The Probate Registry for June 1916 shows that Eleanor’s sister Rose - by that time the last surviving member of her immediate family - administered her will. Among her effects was a similar silver model of the Spirit Of Ecstasy, which Rose kept. Rose married Gordon Willis Hayter in 1923, and many years later, the silver model was stolen from the home of Dorothy Hayter, Gordon's second wife.

John’s wife, Lady Montagu died in 1919 and he remarried the following year, to Pearl Crake whom he met in the South of France. Pearl was Edward Lord Montagu's mother. 

However, the repercussions of the love affair between Eleanor and John did not end with their deaths. Montagu’s son takes up the story: 

 "My father died in 1929, when I was two and that was when the family discovered, by reading his will, that Eleanor had had a child. The will made provision for her, but it was worded to obscure who she was. We always used to wonder and were keen to find her. Then my half-sister Elizabeth went to live in Devon. She was standing in a fishmonger’s queue one day when someone said to her: 'See that woman over there? She's your sister'."

The woman's name was Joan Thornton. She had been born in 1903, soon after Montagu and Eleanor had begun their affair, and had been given up for adoption. The curious thing was that while Eleanor had made no attempt to make contact Joan, Lord Montagu had, on occasion, met up with his daughter.
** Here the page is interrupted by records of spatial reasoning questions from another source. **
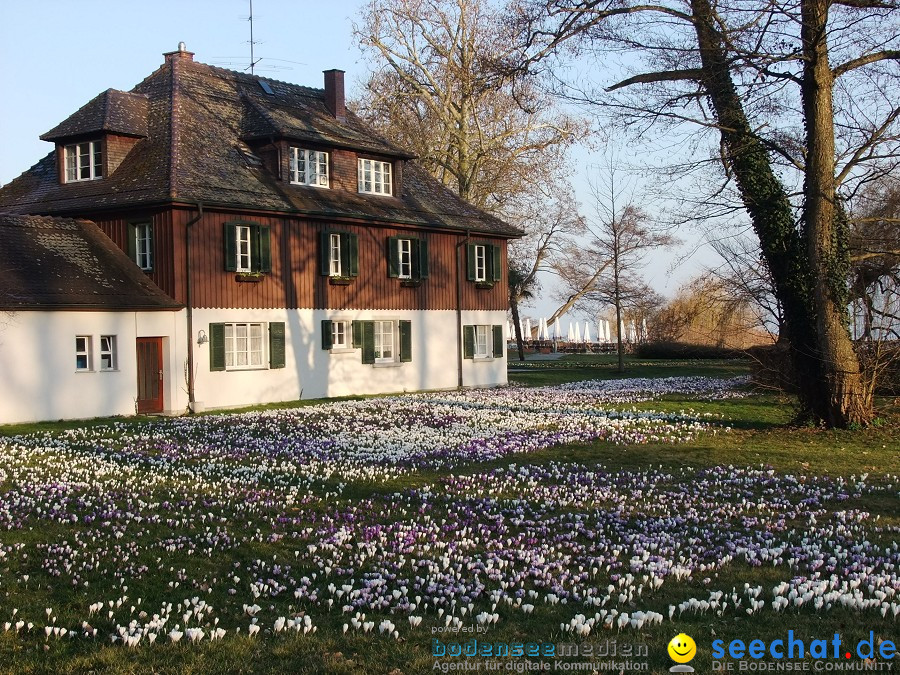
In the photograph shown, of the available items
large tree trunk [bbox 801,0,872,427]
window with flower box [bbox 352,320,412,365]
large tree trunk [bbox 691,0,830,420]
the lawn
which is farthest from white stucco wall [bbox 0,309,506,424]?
large tree trunk [bbox 801,0,872,427]

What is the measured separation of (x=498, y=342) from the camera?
38.5 metres

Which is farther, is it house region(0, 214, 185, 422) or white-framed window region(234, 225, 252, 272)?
white-framed window region(234, 225, 252, 272)

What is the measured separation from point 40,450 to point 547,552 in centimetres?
1245

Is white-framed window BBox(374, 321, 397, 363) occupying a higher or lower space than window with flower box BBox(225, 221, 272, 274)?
lower

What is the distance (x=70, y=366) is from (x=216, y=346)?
4.59 metres

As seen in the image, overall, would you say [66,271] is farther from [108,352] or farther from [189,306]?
[189,306]

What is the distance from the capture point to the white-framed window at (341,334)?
3258 cm

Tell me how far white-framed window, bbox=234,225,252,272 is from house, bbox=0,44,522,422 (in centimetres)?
5

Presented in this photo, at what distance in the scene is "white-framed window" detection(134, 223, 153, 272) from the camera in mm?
28203

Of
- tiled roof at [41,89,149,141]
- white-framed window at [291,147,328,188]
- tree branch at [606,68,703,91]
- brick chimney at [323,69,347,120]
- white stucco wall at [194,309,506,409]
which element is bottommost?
white stucco wall at [194,309,506,409]

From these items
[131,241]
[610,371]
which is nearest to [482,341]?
[610,371]

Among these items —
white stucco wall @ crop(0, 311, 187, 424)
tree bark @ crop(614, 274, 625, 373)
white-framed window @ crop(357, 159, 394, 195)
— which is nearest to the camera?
white stucco wall @ crop(0, 311, 187, 424)

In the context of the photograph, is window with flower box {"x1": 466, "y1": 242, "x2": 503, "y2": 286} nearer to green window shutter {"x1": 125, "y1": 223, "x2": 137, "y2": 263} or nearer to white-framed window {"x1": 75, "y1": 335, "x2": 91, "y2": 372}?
green window shutter {"x1": 125, "y1": 223, "x2": 137, "y2": 263}

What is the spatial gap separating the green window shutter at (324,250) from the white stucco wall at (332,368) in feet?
4.71
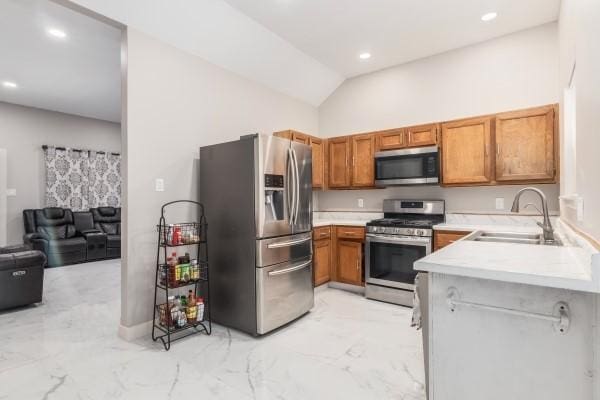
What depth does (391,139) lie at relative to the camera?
159 inches

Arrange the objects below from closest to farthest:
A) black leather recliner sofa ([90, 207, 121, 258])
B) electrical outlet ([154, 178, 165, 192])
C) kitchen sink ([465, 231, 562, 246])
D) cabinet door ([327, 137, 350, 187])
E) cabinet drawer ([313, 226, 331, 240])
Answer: kitchen sink ([465, 231, 562, 246]) < electrical outlet ([154, 178, 165, 192]) < cabinet drawer ([313, 226, 331, 240]) < cabinet door ([327, 137, 350, 187]) < black leather recliner sofa ([90, 207, 121, 258])

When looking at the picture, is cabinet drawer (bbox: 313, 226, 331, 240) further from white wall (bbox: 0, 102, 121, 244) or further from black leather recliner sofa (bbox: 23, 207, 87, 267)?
white wall (bbox: 0, 102, 121, 244)

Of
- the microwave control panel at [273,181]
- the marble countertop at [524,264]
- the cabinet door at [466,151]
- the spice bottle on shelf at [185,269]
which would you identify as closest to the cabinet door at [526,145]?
the cabinet door at [466,151]

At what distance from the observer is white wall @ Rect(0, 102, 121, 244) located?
560cm

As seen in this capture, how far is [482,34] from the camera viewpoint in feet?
11.6

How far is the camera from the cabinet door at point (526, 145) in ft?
10.2

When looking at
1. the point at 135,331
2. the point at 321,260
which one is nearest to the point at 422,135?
the point at 321,260

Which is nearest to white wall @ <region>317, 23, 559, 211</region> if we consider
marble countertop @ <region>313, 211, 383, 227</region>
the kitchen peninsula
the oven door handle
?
marble countertop @ <region>313, 211, 383, 227</region>

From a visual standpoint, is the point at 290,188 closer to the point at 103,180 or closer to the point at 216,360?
the point at 216,360

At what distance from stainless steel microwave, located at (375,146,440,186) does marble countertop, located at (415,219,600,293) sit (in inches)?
79.6

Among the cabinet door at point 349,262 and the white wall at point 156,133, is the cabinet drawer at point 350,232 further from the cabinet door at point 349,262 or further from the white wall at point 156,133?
the white wall at point 156,133

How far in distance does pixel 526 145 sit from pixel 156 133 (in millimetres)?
3613

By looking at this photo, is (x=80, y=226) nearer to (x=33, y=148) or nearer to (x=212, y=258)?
(x=33, y=148)

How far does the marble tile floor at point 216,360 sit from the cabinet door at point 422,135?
1934 millimetres
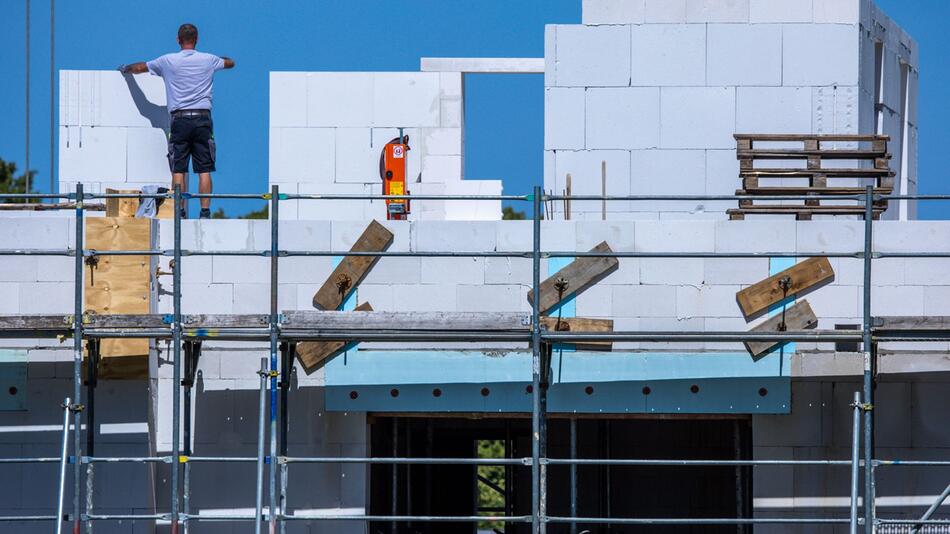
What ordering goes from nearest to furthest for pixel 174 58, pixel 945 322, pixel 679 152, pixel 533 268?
pixel 945 322 < pixel 533 268 < pixel 174 58 < pixel 679 152

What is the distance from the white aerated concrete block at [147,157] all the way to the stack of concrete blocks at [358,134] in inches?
40.2

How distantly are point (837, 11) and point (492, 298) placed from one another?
4798 millimetres

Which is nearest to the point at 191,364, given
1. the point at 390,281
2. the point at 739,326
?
the point at 390,281

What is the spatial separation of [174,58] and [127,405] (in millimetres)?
2960

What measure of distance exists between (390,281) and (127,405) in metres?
2.27

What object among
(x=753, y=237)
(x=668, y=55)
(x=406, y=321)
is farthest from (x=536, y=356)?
(x=668, y=55)

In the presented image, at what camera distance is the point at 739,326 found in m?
11.7

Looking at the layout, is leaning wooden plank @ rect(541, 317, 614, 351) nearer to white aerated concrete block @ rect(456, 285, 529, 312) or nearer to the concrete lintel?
white aerated concrete block @ rect(456, 285, 529, 312)

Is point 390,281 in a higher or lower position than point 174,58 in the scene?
lower

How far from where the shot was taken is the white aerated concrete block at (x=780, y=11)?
1412cm

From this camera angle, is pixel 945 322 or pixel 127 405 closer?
pixel 945 322

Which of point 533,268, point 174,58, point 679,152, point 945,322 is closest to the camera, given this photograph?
point 945,322

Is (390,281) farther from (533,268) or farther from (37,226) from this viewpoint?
(37,226)

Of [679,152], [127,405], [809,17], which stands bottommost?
[127,405]
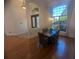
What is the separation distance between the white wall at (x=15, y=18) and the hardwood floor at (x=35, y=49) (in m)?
0.08

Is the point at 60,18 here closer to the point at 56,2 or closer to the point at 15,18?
the point at 56,2

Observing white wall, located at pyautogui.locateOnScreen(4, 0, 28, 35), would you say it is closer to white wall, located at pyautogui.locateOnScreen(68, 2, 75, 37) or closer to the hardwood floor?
the hardwood floor

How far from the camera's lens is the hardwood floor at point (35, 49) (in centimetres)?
114

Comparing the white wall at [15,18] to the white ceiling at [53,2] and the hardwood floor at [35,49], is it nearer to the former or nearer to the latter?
the hardwood floor at [35,49]

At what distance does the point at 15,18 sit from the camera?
118 cm

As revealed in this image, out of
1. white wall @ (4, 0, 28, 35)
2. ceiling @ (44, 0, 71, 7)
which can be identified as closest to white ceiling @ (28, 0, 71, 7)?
ceiling @ (44, 0, 71, 7)

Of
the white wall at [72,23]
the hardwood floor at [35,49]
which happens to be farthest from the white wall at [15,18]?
the white wall at [72,23]

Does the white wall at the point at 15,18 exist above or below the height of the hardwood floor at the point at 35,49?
above

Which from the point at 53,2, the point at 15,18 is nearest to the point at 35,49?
the point at 15,18

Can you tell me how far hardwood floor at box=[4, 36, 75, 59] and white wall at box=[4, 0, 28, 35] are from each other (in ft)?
0.27

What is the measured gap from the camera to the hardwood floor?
3.74 ft

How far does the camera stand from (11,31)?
118 cm
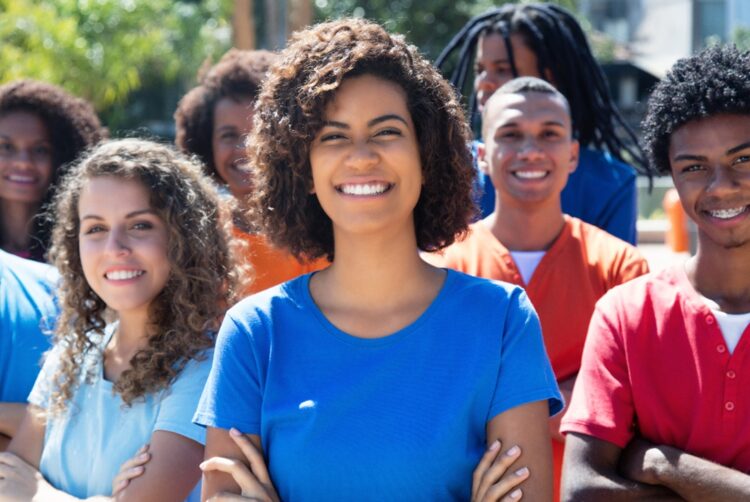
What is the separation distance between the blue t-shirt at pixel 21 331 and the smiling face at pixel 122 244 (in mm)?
415

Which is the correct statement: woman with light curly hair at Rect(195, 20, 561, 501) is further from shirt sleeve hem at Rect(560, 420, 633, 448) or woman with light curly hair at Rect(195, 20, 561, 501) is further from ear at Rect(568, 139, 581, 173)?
ear at Rect(568, 139, 581, 173)

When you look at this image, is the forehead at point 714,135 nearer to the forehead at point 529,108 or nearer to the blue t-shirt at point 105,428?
the forehead at point 529,108

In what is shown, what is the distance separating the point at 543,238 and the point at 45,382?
1.90 meters

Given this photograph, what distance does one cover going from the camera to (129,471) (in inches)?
112

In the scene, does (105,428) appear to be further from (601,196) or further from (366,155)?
(601,196)

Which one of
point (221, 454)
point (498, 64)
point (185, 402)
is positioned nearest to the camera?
point (221, 454)

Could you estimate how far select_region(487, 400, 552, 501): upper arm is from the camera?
2418 mm

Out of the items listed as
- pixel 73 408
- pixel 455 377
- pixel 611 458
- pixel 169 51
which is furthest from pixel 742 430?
pixel 169 51

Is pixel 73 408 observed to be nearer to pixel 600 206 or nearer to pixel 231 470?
pixel 231 470

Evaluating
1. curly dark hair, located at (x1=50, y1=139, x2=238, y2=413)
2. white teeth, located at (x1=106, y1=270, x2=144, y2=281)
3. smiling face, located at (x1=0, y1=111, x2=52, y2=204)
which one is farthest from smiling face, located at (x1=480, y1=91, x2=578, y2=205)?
smiling face, located at (x1=0, y1=111, x2=52, y2=204)

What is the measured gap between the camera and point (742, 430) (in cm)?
266

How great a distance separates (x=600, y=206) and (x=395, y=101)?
196 cm

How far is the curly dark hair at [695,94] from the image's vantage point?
116 inches

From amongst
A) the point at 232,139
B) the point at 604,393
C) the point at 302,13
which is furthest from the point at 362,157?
the point at 302,13
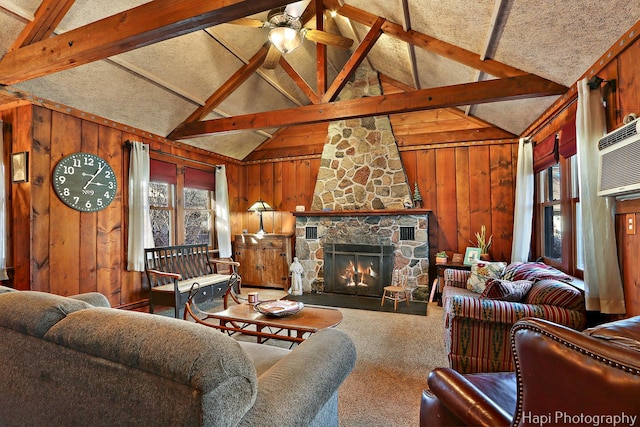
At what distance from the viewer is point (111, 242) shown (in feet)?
12.3

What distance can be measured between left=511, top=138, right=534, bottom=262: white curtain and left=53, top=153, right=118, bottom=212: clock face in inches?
204

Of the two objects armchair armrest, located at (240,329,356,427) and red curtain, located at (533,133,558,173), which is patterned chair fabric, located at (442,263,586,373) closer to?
armchair armrest, located at (240,329,356,427)

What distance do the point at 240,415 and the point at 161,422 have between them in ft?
0.74

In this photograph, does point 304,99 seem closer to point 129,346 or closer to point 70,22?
point 70,22

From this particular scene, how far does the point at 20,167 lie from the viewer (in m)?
3.00

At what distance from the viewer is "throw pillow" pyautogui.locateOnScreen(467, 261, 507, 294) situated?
10.6 ft

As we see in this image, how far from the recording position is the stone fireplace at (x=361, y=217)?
473cm

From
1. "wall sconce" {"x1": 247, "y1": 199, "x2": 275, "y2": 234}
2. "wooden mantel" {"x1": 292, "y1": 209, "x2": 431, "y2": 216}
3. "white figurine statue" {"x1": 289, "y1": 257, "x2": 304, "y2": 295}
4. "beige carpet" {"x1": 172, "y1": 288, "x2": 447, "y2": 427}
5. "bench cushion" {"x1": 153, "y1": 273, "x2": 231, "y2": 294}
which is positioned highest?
"wall sconce" {"x1": 247, "y1": 199, "x2": 275, "y2": 234}

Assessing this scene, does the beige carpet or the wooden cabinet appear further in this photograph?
the wooden cabinet

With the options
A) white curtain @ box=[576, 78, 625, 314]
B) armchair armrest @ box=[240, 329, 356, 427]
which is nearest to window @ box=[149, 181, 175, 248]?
armchair armrest @ box=[240, 329, 356, 427]

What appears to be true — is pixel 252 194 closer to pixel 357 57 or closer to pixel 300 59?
pixel 300 59

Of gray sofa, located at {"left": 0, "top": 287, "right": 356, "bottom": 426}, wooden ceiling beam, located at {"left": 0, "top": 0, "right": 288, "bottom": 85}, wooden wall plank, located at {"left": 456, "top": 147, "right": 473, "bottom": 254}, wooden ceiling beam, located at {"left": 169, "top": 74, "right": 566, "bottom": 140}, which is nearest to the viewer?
gray sofa, located at {"left": 0, "top": 287, "right": 356, "bottom": 426}

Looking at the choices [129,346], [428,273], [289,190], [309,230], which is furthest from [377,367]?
[289,190]

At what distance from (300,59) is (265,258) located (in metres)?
3.47
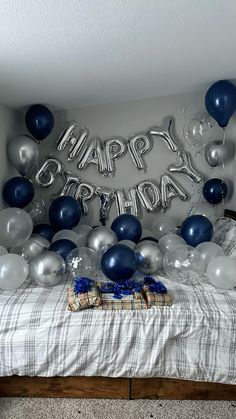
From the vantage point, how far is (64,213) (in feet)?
7.77

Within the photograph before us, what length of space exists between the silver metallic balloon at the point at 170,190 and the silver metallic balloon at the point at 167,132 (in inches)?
10.4

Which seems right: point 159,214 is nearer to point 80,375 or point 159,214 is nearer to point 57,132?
point 57,132

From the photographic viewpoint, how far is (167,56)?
1807 mm

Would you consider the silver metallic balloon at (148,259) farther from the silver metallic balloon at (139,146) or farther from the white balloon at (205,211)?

He also wrote her a letter explaining the circumstances of her birth - "Your mother was the most wonderful and lovable woman I have ever met... if she loved me as few women love, I equally loved her as few men love..." - but she did not receive it until after his death.

Joan's behaviour was just as discreet as her mother's. She attended her father's funeral, but so quietly no one even noticed she was there.

 
"Eventually, I got in touch and took her for lunch at the Ritz. We had oysters and she said: 'Your father always used to bring me here and we would have oysters, too."

Joan married a surgeon commander in the Royal Navy and had two sons, one of whom, by sheer chance, worked for Rolls-Royce. Lord Montagu did as he knew his father would have wished. "I recognised them as full family," he says.

And so, over a century after Eleanor Thornton and John Montagu met, their story has now passed into history. As the poet Philip Larkin once wrote: "What will survive of us is love" - and rarely has there been a more vivid illustration of that sentiment. Every time you now see a Rolls Royce you will think of Eleanor Thornton & remember the great love she inspired.